De Tomaso Mangusta, la rivale della Cobra.

Elisa Malomo ·

“La Mangusta presto divorerà la Cobra”. A una prima lettura, potrebbe sembrare l'incipit di un trattato sui predatori della savana, invece sono le parole con cui Alejandro de Tomaso, fondatore dell'omonima casa automobilistica di Modena, presentò nel 1967 a New York la sua nuova supercar Mangusta.

Predatori a confronto

Il tono deciso che riecheggiò ai microfoni fece subito pensare che la dichiarazione non avesse come fine ultimo solo quello di esaltare le potenzialità dell'auto. Il messaggio era indirizzato proprio a Carroll Shelby, l'imprenditore americano e autore della roadster Cobra, che aveva da poco abbandonato la collaborazione con lo stesso De Tomaso per la realizzazione della sportiva P70 (conosciuta anche come De Tomaso Sport 5000 Fantuzzi Spider) con l'obiettivo di tornare negli Stati Uniti e lavorare al grande progetto della Ford GT40.

La scelta del nome Mangusta può essere considerato infatti un tentativo di rivalsa per il torto subito dall'ex socio: come illustra anche Rudyard Kipling, autore de “Il libro della giungla”, nel racconto “Rikki-tikki-tavi” del 1893, la mangusta è l'unico mammifero che può avere la meglio in un combattimento ad armi pari con il cobra.

Se De Tomaso restò deluso dalla rottura con Shelby era perché in quel progetto intravedeva la possibilità di competere con i grandi nomi del motorismo italiano e d'oltreoceano, grazie anche al team di professionisti con cui stava lavorando fra cui la carrozzeria Fantuzzi, l'allora giovanissimo designer Pete Brock (ex General Motors) e la Ghia di Torino. 

Il salto di qualità

Ma l'ex pilota argentino non si fece certo prendere dallo sconforto.
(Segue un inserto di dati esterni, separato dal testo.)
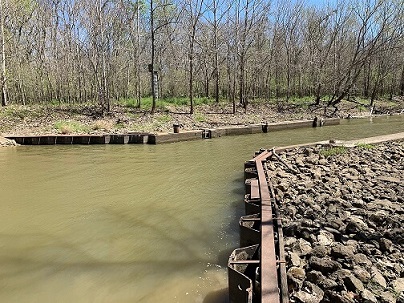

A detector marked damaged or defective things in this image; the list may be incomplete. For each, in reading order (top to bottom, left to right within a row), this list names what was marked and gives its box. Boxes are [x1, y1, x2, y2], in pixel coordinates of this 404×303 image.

rusty steel sheet pile wall [227, 150, 290, 303]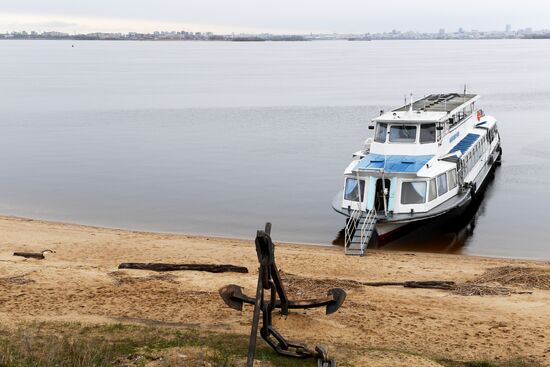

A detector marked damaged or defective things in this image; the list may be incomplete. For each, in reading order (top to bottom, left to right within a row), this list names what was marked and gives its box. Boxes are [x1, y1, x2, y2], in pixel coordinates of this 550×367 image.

old rusty anchor [219, 223, 344, 366]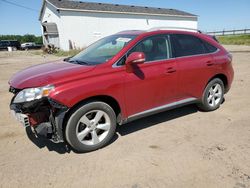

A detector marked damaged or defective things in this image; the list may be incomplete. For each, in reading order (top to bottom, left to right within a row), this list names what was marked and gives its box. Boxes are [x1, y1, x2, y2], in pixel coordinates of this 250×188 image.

cracked headlight [12, 85, 54, 103]
damaged front bumper [9, 87, 68, 143]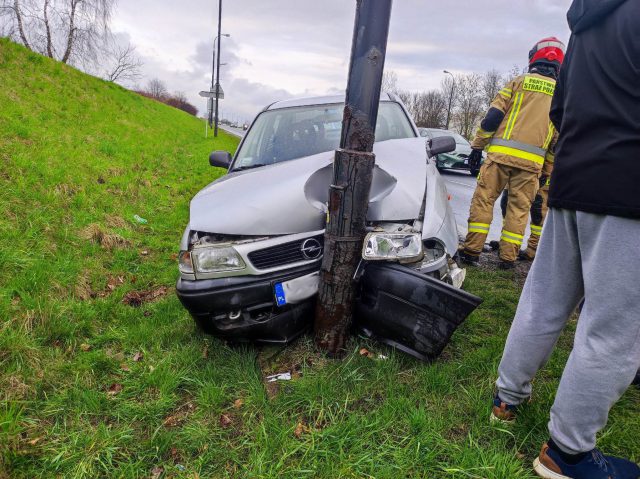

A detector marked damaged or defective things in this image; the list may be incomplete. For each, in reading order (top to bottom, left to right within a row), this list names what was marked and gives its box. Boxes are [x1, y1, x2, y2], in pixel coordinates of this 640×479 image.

crumpled car hood [190, 137, 430, 236]
broken headlight [190, 248, 245, 274]
damaged front bumper [175, 260, 480, 358]
broken headlight [362, 233, 422, 262]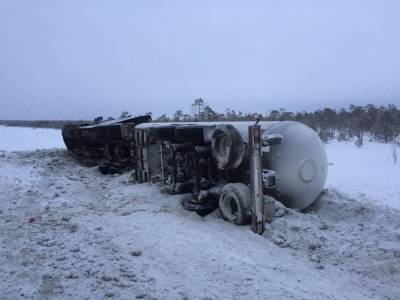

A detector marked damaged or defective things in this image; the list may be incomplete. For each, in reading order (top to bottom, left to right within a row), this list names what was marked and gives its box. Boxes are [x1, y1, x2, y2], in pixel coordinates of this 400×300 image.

overturned tanker truck [61, 116, 326, 233]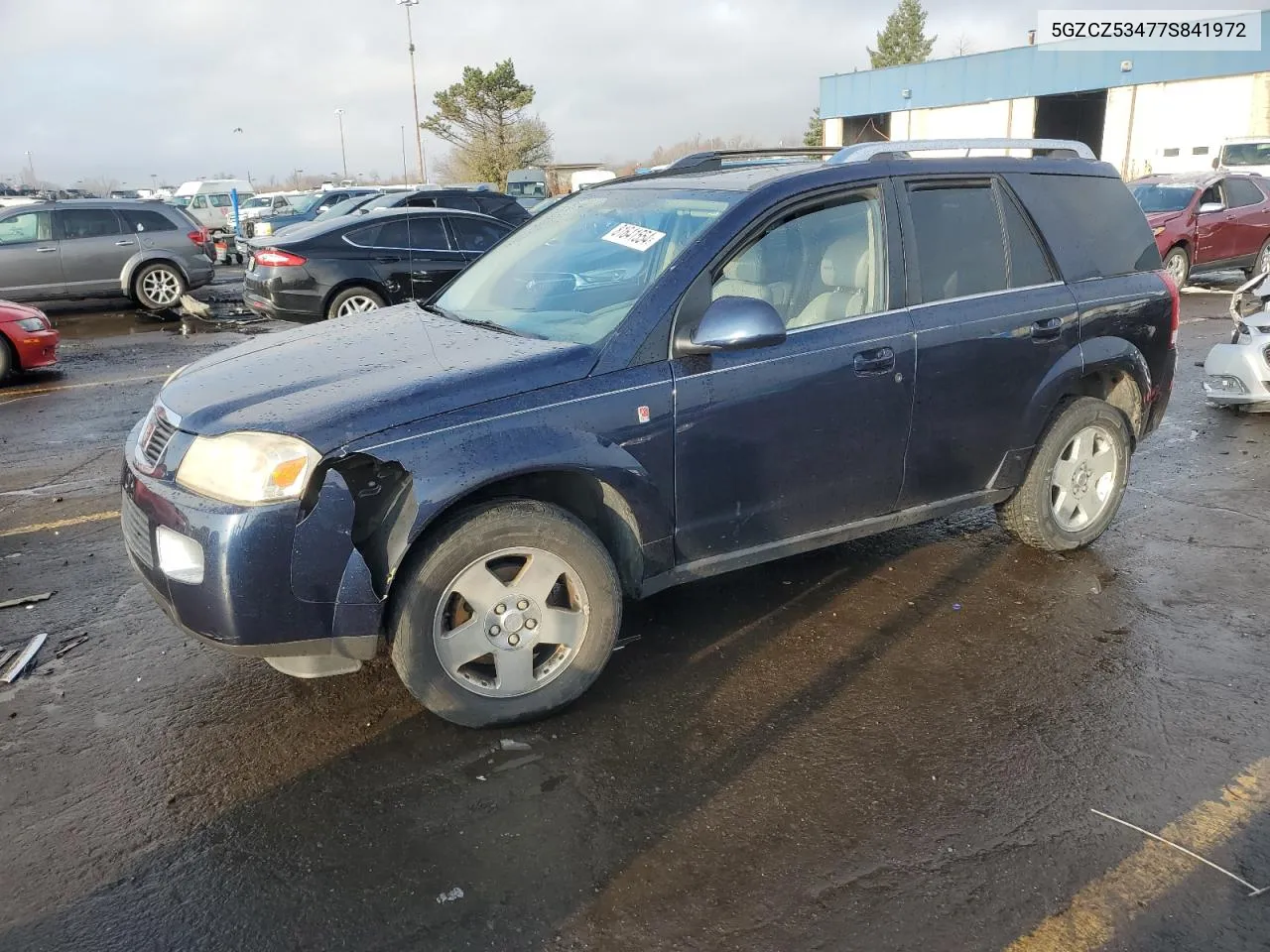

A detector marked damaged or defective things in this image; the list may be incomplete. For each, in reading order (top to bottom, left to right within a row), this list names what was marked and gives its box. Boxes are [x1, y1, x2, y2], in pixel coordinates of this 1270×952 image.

front fender damage [286, 456, 419, 674]
damaged blue suv [124, 138, 1175, 726]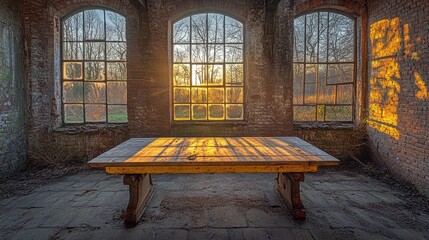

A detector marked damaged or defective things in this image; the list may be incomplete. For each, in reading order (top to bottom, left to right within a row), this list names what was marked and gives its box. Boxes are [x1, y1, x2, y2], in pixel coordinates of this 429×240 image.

Fu così che dall'incompiuta P70, esposta poi al Salone di Torino nel 1965, creò la Mangusta, anello di congiunzione fra la Vallelunga, prima coupé sportiva del costruttore, e la Pantera, la longeva granturismo che restò in produzione per oltre vent'anni. Tutte legate fra loro dalla paternità di De Tomaso e dai propulsori targati Ford.

Dalla P70, la nuova supercar ereditò il telaio monotrave con motore centrale posteriore, come nelle auto da competizione degli anni settanta, le sospensioni indipendenti e freni a disco sulle quattro ruote. Sotto il cofano, il pesante motore Ford 302 da 5 litri portò subito a una distribuzione dei pesi tutt'altro che ottimale (32% - 68%, anteriore e posteriore), da cui ne derivò una guida impegnativa. Tuttavia, il V8 statunitense da 306 cavalli elaborato a Modena permetteva alla coupé di competere a livello di velocità con le più quotate rivali. AC Cobra inclusa.

Ad armonizzare le linee Giorgetto Giugiaro, al tempo capo designer della Ghia di Torino, che adottò un ampio parabrezza e una copertura del cofano motore con due portelloni incernierati su una costola dorsale che si aprivano ad ala di gabbiano. Gli interni restarono piuttosto spogli e rispecchiavano le intenzioni del costruttore, ovvero una vettura da corsa adeguata alla circolazione su strada. Del modello ne furono realizzati 400 esemplari a un prezzo competitivo di 11.000 dollari, praticamente la metà all’epoca di una Lamborghini Miura.